MH: I think the fact that my hybrids tree-figures are new forms makes them noteworthy. I am not at all interested in the science of my vision and process. I just do it. Science is a field that I greatly respect but I have never had much affinity for. I am interested in the manifestations of poetry in the human bits and full figures that I am able to apprehend when I focus on a motif.
BR: There are a lot of artists I can think of that are working in this way, Anna Ehrsam and her light experiment photos for example, Pedro Barcieto creating these geometric abstractions that meld machines and organic passages… What are you looking at? What is influencing you that is out there now?
MH: I have always had an affinity for abstraction, although it isn’t my gift. My work is poised on the cusp between abstraction and representation, not realistic at that. I admire Giuseppe Penone’s large-scale tree sculptures and I am drawn to the works of Leonardo Drew, whose massive black sculptural relief works and installations connect with my interests in dark forms and natural materials. I very much appreciate the wooden sculptures and constructions of Ursula von Ridingsvard. Adrian Ghenie morphs abstraction and realism in enormous wall sized painted tableaux (Pace Gallery 2017). I don't look much at anyone; I find my own way through an image to its final resolution in my work.

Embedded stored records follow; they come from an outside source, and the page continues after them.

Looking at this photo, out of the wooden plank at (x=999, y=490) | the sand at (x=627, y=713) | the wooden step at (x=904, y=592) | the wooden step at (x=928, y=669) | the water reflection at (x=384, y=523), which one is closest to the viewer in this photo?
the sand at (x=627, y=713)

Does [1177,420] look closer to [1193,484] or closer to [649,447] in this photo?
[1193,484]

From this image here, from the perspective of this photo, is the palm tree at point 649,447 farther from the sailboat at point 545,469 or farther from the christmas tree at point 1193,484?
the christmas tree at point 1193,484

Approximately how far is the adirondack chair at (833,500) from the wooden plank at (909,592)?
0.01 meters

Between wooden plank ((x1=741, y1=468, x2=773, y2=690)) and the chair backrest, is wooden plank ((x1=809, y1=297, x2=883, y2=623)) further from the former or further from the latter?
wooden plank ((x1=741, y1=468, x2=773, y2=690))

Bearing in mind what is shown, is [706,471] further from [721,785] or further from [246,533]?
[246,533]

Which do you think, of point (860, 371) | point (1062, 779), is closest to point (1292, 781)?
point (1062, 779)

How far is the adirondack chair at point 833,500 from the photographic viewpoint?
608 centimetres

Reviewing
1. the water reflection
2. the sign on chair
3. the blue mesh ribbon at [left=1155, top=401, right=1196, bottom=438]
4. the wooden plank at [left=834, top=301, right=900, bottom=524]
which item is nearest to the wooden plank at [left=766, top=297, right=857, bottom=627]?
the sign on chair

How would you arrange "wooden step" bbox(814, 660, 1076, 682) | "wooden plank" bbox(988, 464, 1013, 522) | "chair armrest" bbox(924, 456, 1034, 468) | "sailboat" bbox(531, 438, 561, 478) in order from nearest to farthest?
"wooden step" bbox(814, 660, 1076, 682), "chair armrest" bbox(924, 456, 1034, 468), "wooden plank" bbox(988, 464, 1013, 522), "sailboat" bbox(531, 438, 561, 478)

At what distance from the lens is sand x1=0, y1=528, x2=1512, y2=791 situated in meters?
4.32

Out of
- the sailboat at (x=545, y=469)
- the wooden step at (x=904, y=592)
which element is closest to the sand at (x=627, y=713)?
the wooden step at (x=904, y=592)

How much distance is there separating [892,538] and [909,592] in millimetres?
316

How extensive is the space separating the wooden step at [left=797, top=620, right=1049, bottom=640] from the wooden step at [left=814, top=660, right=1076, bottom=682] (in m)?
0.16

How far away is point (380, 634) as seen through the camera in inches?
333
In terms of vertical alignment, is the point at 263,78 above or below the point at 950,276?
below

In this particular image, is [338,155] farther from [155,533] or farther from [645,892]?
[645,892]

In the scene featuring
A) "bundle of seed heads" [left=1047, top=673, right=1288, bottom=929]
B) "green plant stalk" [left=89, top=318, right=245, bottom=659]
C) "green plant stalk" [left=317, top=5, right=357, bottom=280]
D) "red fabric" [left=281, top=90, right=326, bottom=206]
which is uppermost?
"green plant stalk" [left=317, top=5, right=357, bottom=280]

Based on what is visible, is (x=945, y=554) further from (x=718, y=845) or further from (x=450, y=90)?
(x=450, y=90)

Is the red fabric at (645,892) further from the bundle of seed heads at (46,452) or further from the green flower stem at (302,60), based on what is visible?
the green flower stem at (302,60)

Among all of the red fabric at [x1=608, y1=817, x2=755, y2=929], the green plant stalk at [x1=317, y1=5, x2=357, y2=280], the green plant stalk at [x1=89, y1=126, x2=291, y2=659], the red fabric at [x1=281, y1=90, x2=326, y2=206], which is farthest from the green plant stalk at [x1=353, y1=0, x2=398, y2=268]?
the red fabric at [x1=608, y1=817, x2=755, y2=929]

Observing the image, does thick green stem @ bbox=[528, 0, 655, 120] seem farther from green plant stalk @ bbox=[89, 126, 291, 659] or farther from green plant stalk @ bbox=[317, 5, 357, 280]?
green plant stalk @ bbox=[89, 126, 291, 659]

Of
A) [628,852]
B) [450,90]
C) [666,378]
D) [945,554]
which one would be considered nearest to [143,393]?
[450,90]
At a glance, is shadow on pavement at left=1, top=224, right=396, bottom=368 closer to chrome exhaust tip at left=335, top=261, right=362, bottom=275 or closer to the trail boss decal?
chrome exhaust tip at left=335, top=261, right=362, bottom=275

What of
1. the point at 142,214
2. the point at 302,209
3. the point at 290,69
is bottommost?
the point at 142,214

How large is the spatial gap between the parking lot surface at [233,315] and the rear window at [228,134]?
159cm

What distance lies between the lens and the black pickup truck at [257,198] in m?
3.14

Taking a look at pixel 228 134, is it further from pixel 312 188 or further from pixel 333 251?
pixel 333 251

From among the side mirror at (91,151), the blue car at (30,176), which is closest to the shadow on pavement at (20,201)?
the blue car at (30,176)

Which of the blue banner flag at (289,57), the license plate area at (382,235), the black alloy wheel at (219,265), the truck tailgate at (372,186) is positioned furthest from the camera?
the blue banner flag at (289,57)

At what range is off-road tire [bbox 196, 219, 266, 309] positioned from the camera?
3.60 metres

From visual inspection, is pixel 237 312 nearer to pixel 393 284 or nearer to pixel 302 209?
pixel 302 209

I am crazy about the Old Masters; Rubens, Titian’s mythological themes, J.M.W. Turner, Claude Lorrain, Nicholas Poussin, Gainsborough, and of course Cezanne, Picasso and van Gogh.
BR: Your sculptures caught my eye immediately -- I see those and think what a great piece of set dressing for a Beckett play…
MH: Thank you for noticing my sculptures. I confess I know little about Beckett, but I will do some research. People say that my paintings are sculptural and my sculptures are painterly; this is my contrarian nature at play. I made about twenty-five pieces, but I had to stop as I lost my studio space due to contamination on my hallway. My current space is ten feet smaller, but I kept three sculptures to show visitors. When I was doing them, very few people said much about them. Now that I cannot make them anymore, people have begun to notice them. One day perhaps I will do some in my Vermont studio. I loved sculpting and drawing with metal. I painted them gold to signify the value of the found and discarded used objects that I combined with natural materials like sticks and pine cones, which I found in the Sequoia National Park in California.
BR: What are you working on next and when will we see it?
MH: I am going back to Scandinavia this month so I will be photographing northern and Icelandic trees. I have some shots of trees growing out of restaurants and cafes in Greece, so I may explore images of obstructed bio-forms intersected by geometric architectural elements. Not sure. I did some strong charcoal drawings of these motifs last summer. I have to intuit what I want next, so I cannot be sure until I am ready to know what to do.
BR: Anything else?
MH: I started a painting of a tree located in Collioure, France that I want to develop. I call it "Pharaoh and the Woman" but of course it is a tree with a projecting figure-like form jutting forth from its side. The forms are deep black with burnt sienna highlights. I also want to paint some more bonsai tree images. That is all I can think of for the moment.
Mr. Rubenstein is NYC-based painter, story teller, and smart culture aficionado.